Antes de volver a atender a su madre, que llama sin cesar, me señala a otra pasajera, una mujer mayor que se mueve errática por la avenida junto a una niña de cinco años. “Mi nieta quería levantarse del asiento, menos mal que no la dejé. En cuanto sentí la frenada la abracé fuerte”, cuenta la mujer con los ojos llorosos y su mano acariciando la frente de la menor de flequillo castaño y mochila de unicornios.
Desde mi celular, envío al diario los dos primeros párrafos, y enseguida la cobertura periodística se complica. La policía busca a los pasajeros desperdigados por la zona y los lleva a un corralito. Luego crea un segundo corralito, esta vez para nosotros. Es una cinta de peligro que extienden entre los árboles y que nos deja a por lo menos 40 metros del puente, lejos de toda fuente de información.
Los únicos que se acercan son algunos funcionarios del gobierno de la ciudad y del SAME, pero previo a su llegada, sus encargados de prensa aclaran: “no van a responder preguntas, solo van a dar un parte oficial”. El problema es que nosotros estamos llenos de preguntas, y muchas quedan sin respuesta.
Después del mediodía intento buscar otras aristas. Doy la vuelta al predio e ingreso por un camino interno del puente, cuyo paso está abierto y desemboca en el tren extraviado. Personas de mameluco blanco y otras de chaleco amarillo hacen el rastrillaje del lugar con una naturalidad llamativa, como si no estuvieran buscando cadáveres junto a perros entrenados para eso, o como si esa tarea fuera -lo cual efectivamente es- parte de su rutina laboral.
Rodeando la escena, junto a un colega del diario, accedemos a algunos paramédicos. Cuentan que, tras el choque, el estado general de los pasajeros era de crisis de pánico y que, apenas sucedió, ante la desesperación, muchos se tiraron del tren y se lastimaron las piernas contra el suelo de piedras. “Si hubiese pasado una hora antes estaríamos hablando de otra cosa”, dice uno. “Podría haber sido una tragedia”, suma otro. No hace falta que sean más explícitos.

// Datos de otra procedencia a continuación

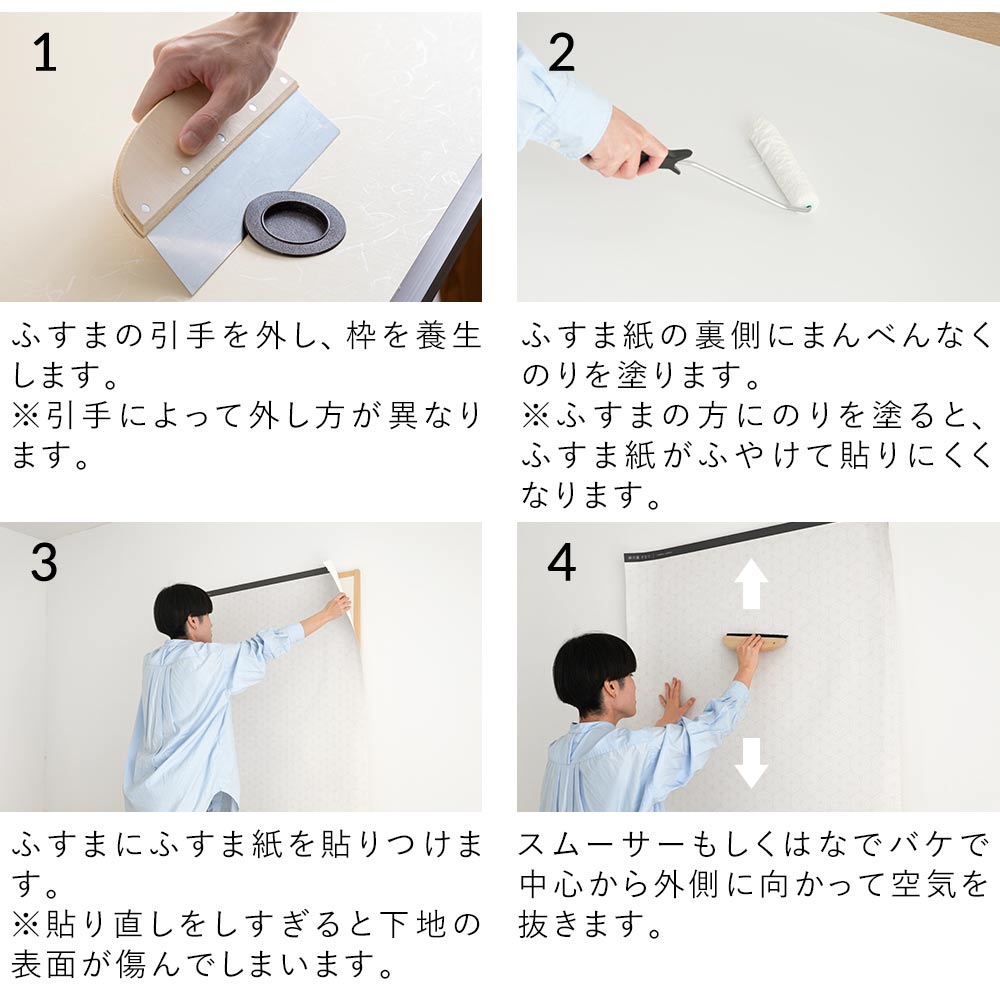 1

ふすまの引手を外し、枠を養生します。
※引手によって外し方が異なります。

2

ふすま紙の裏側にまんべんなくのりを塗ります。
※ふすまの方にのりを塗ると、ふすま紙がふやけて貼りにくくなります。

3

ふすまにふすま紙を貼りつけます。
※貼り直しをしすぎると下地の表面が傷んでしまいます。

4

スムーサーもしくはなでバケで中心から外側に向かって空気を抜きます。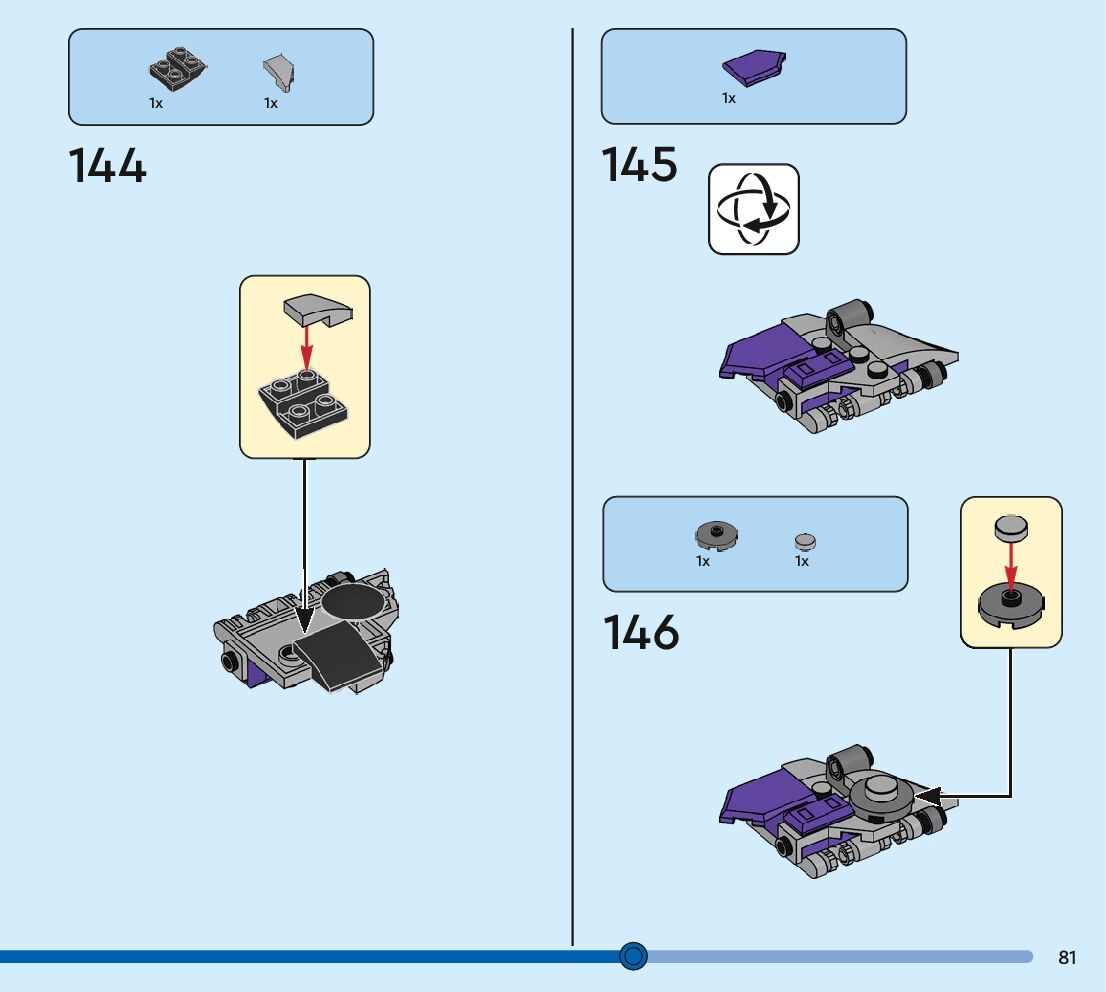 1x 1x

144

1x

145

1x 1x

146

81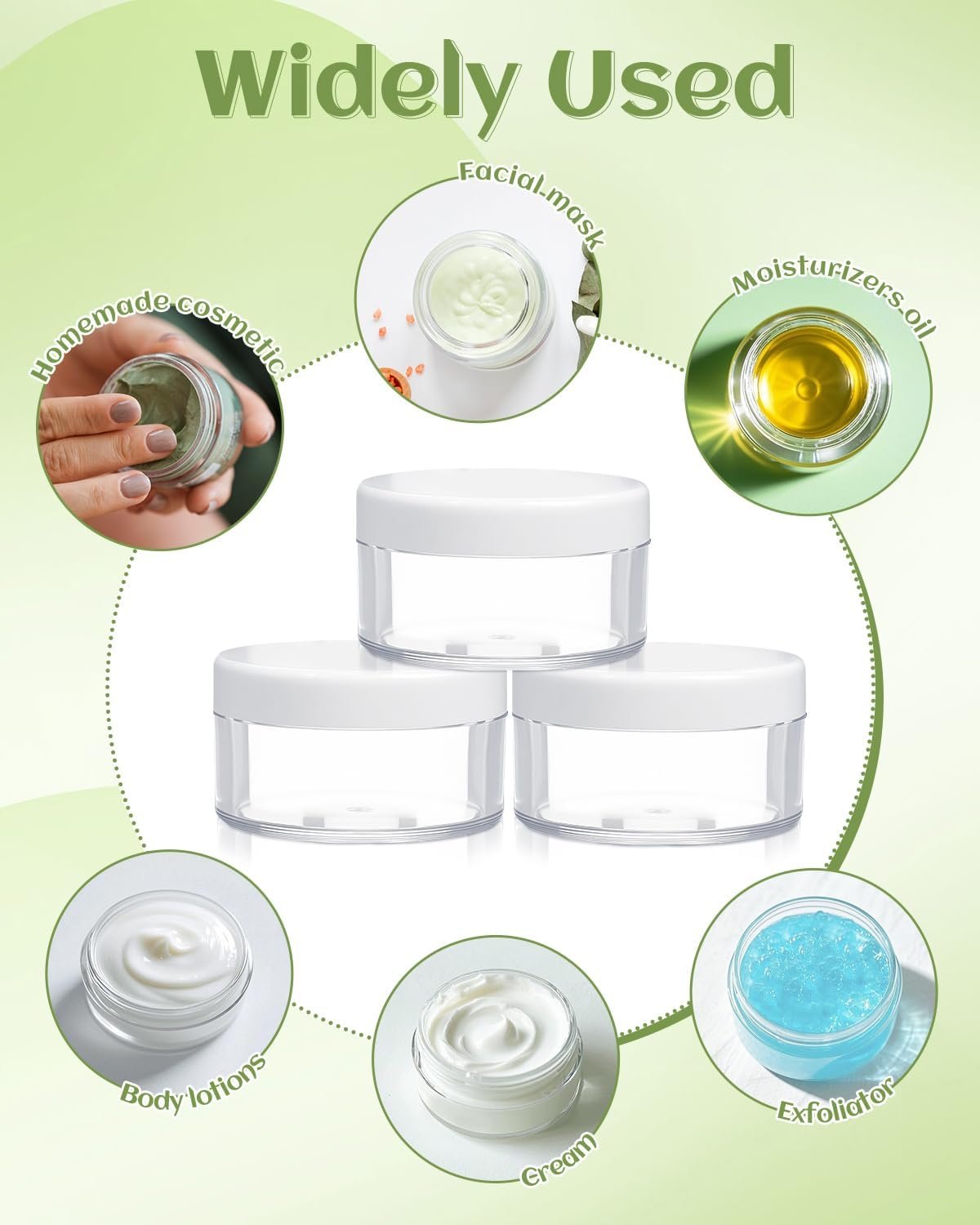 Widely Used

Facial mask

Homemade cosmetic

Moisturizers oil

Body lotions

Cream

Exfoliator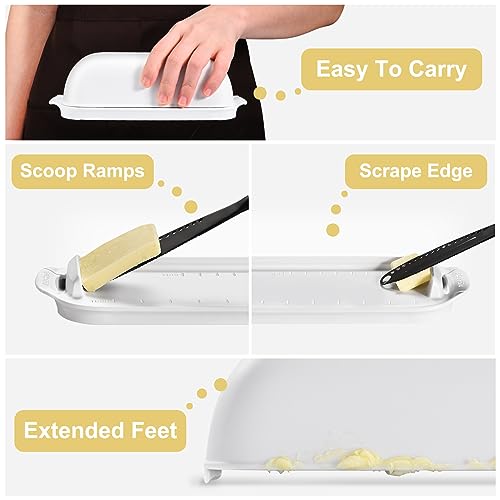 Easy To Carry

Scoop Ramps

Scrape Edge

Extended Feet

Vuelvo a mi casa con imágenes mentales imborrables: los perros recorriendo el tren, la pasajera mayor abrazando a su nieta al momento del impacto; la estructura del primer vagón apelmazado sobre el segundo; las sirenas; las camillas; las ambulancias. Y entonces repaso la pregunta contrafáctica que la mayoría de los periodistas ahí presentes nos hicimos durante todo el día: ¿qué hubiese pasado si esto sucedía durante la hora pico? Si la mayoría de la gente, en lugar de viajar cómoda y sentada, lo hubiera hecho parada, apretada, como sucede todos los días en la Argentina, como sucedió, también, aquel 22 de febrero de 2012, en Once. En ese caso, posiblemente, estaríamos contando otra historia.